As good as it is to see Debra Messing back on TV, and as wonderful as Angelica Huston is at everything, I’m extremely happy to see Jack Davenport on this show, playing a talented musical director who’s also a bit of a womanizing dick. Davenport is a very talented british actor who’s been in two very popular shows (This Life and Coupling), he was on what I consider the best modern take on vampires on TV (Ultraviolet), but has been very unlucky with his work on American TV, until now.
The pilot for Smash was surprisingly good. It set up the story well and established the characters and their inner conflict. It’s also very entertaining.
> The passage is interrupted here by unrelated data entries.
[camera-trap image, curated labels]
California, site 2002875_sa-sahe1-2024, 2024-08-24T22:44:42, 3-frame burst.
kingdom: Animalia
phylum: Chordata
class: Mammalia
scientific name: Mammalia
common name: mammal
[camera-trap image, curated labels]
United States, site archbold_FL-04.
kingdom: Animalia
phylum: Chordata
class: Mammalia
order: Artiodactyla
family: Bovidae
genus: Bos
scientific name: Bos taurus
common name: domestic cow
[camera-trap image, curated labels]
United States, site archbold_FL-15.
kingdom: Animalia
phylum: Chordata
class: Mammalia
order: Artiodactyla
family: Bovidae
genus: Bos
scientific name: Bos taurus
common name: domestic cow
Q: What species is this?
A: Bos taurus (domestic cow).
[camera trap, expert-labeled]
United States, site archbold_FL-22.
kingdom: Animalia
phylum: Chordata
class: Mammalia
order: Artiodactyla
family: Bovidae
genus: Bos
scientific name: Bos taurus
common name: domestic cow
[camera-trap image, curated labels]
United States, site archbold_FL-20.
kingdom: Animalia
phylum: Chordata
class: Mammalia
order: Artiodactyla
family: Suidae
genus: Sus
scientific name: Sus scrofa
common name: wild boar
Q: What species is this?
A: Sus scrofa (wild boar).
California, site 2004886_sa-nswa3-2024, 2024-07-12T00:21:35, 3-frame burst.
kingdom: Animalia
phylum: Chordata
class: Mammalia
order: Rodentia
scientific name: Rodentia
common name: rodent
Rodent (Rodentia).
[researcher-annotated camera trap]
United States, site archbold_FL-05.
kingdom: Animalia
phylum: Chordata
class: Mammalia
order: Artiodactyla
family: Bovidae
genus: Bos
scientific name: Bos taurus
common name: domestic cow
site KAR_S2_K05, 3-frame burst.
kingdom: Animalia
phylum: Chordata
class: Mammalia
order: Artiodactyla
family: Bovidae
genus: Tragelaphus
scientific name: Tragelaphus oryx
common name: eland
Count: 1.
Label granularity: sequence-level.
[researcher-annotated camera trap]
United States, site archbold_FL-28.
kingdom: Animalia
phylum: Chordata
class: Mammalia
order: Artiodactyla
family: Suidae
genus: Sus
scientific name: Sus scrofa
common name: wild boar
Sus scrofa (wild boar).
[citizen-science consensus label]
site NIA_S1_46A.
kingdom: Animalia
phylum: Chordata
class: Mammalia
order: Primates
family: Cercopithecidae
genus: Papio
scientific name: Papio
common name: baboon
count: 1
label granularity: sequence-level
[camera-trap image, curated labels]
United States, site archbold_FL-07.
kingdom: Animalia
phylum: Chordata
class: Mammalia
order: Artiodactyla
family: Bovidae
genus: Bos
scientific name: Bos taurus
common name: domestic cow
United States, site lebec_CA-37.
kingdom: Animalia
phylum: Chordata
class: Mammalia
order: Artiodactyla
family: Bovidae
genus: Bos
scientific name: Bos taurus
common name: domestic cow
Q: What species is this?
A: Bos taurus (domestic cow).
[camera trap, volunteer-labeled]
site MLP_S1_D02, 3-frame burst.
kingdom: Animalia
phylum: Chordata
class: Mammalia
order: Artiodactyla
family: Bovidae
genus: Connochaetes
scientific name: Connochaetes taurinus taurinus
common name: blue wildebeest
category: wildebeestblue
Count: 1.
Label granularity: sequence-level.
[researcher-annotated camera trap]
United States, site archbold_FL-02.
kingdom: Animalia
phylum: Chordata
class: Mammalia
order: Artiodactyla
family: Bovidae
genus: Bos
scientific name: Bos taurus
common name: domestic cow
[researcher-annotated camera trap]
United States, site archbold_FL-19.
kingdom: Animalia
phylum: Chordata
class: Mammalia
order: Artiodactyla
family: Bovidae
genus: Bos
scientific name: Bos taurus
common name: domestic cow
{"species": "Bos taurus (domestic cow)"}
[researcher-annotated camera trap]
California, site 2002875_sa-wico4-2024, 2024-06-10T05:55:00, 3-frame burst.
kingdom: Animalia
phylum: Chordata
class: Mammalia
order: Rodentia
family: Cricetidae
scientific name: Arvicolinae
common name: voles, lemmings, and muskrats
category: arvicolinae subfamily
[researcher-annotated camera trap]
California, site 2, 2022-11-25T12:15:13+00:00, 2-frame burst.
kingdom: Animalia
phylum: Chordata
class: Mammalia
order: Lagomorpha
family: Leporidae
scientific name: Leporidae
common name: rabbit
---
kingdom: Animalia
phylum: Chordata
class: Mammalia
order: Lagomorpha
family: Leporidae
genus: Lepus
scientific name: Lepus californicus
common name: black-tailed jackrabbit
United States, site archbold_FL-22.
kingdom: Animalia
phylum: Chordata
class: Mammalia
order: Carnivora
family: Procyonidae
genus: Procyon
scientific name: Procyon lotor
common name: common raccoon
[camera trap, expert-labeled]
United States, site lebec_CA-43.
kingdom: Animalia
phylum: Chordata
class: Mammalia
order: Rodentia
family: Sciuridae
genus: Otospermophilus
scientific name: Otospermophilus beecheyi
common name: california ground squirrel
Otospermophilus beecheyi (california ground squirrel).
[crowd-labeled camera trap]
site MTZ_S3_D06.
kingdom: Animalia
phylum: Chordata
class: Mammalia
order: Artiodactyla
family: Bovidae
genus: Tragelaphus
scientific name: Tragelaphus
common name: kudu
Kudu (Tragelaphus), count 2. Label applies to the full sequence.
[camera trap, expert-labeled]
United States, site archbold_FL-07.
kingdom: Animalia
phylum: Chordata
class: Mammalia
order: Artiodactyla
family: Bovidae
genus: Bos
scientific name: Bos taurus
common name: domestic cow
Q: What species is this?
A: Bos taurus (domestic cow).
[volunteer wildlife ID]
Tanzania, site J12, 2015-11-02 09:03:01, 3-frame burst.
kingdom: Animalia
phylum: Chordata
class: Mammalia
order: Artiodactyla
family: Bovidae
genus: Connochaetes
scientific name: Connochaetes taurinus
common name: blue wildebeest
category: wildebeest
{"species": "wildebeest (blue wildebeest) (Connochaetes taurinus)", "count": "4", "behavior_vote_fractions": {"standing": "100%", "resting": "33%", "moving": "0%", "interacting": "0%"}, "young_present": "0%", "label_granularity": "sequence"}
It’s worth a shot.
Lost Girl (SyFy)
This canadian show is currently on its second season in Canada but only began to air in the States last week. I’ve already watched the first season of this show, so my memories of the pilot are kind of vague. To be honest, I didn’t like the pilot. There was something about the effects and the transitions between scenes that turned me off a bit. It took me an accidental viewing of an episode further into the season to give it another chance.
The show is about Bo, a hot bartender with the ability to suck the life force out of people, running away from her troubled passed, looking for answers about her origins. In the course of the pilot she learns she’s part of the Fae, creatures with supernatural powers who feed off humans. There are many type of Fae, and Bo is a Succubus, a being who feeds from sexual energy. There are two Fae clans, the light and the dark, and all Fae must pick a side. Bo picks neither, finds a friend in Kenzi, a homeless thief with great fashion sense, and decides to stop running and fight for the answers she seeks.
Lost Girl is equal parts serious and funny, sometimes even a little campy. There’s plenty of sex, as per succubus requirements (Bo is a fighter and sex literally heals her wounds). The effects are sometimes Mutant X bad, but that’s not too hard to overlook. The interactions between Bo and Kenzi are the soul of this show, and you’ll find that it gets really good when it delves into darker themes and the grotesque.
This is a pretty good show with huge mythology that would probably be truly great if it were tonally more similar to Supernatural. It’s fun and entertaining. Give it a chance.